**What is needed:** Continue the review of the film "Pearl Harbor" below, beginning after its last sentence.

Bombs Away (2024)

The last Michael Bay film, "Armageddon," was a handy guide to what you should do when an asteroid bumps into your planet. At the time, most critics scorned the picture as deafening and dumb; in retrospect, it feels like a mature, even witty, exercise in self-reference, considering that the effect of watching a Michael Bay film is indistinguishable from having a large, pointy lump of rock drop on your head. His new picture, "Pearl Harbor," maintains the mood, pulsing with fervor as it tells a tale familiar to every child in America: how a great nation was attacked and humbled by the imperious pride of Ben Affleck.

He plays Rafe, a dyslexic Tennessee farm boy who has loved flying ever since he was old enough to crash. At least, I think he's from Tennessee; his accent takes a patriotic tour of several states, as if to indicate that the noble Rafe could have come from just about anywhere. His best buddy is Danny (Josh Hartnett); they join the Air Force together and play chicken in the skies over Long Island, much to the admiring wrath of Colonel Doolittle (Alec Baldwin), one of several real-life figures in the movie. Rafe is a young man of unusual courage. For one thing, he volunteers to be shipped to England to serve in the R.A.F. For another, he chooses the eve of his departure to inform his new girlfriend, an Air Force nurse named Evelyn (Kate Beckinsale), that he will not make love to her just now, on the ground that he wants to save something for later; this sacrifice, which leaves Evelyn looking a little huffy, makes Rafe unique in the annals of human warfare. She is posted to the heat of Pearl Harbor, where she sits and reads letters from a shivering Rafe. What a tribute to the forces of love; our hero's dyslexia, chronic though undiagnosed, cannot stop him writing to his beloved, or avidly reading the sheaves that come in return.

Life in Hawaii is sweet for Evelyn, as indicated by the large number of pineapples that are randomly distributed around the set. She has time to sit by the shore in natty little two-piece swimsuits, dreaming of Rafe and presumably trying not to notice Burt Lancaster and Deborah Kerr making out in the adjoining cove. Medical duties are light, composed mainly of soothing the scalded butts of zealous sunbathers and stitching the wounds of a young cook and boxer—another real-lifer, Dorie Miller (Cuba Gooding, Jr.), who becomes the first black sailor to be awarded the Navy Cross. (After his gotta-be-the-best diver in "Men of Honor," Gooding is fast running out of water-based trailblazers.) This is one of those long but bitty movies in which actors get their characters handed out like parcels of rations—a nervous tic for you, a knot of frustration for him. Evelyn and the other nurses are delighted with a gang of fliers who are assigned to Pearl Harbor; we get Gooz (Michael Shannon), a fellow of few words and many bruises, Red (Ewen Bremner), who has a comedy stammer that you just know will kick in at a vital juncture, and, above all, Rafe's friend Danny. Uh-oh.

**Raw data:**
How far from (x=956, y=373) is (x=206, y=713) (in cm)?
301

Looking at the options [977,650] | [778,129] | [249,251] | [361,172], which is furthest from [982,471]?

**Written answer:**
The moment he appeared, looking shy and sculpted, my radar picked up a large, aggressive plot twist steaming in from the northwest. When news arrived that Rafe was missing in action, presumed dead, after being shot down off the coast of England, I switched to full alert. Soon enough, Danny's attempts at consolation melt into drinks, illicit flights at dusk over the ocean, and the urge to do on a bed of parachutes what Rafe declined to do at a perfectly comfortable hotel in New York. And then, of course, Rafe turns up, back with his unit, alive and well and deeply pissed to see his friend and his girl going hula to hula. And then, to make matters worse, thousands of these Japanese guys turn up, although, as far as we know, few of them are driven by a specific wish to go out with Kate Beckinsale. In fact, observing this movie, I am not sure what they want; Michael Bay, whose passion for geopolitical history tends to be exceeded by his interest in fireballs, gives the enemy a dramatic shrift so short that even the most red-blooded American viewers may feel a trifle embarrassed. If your movie is three hours long, with minor characters packed like sardines into every nook, you should perhaps find space for a young Japanese pilot—a name to go with a face. And, if your budget is a hundred and thirty-five million dollars, you might consider something more sophisticated than a shot of the Japanese high command huddled over a small swimming pool, watching models of American ships being poked around with a rod.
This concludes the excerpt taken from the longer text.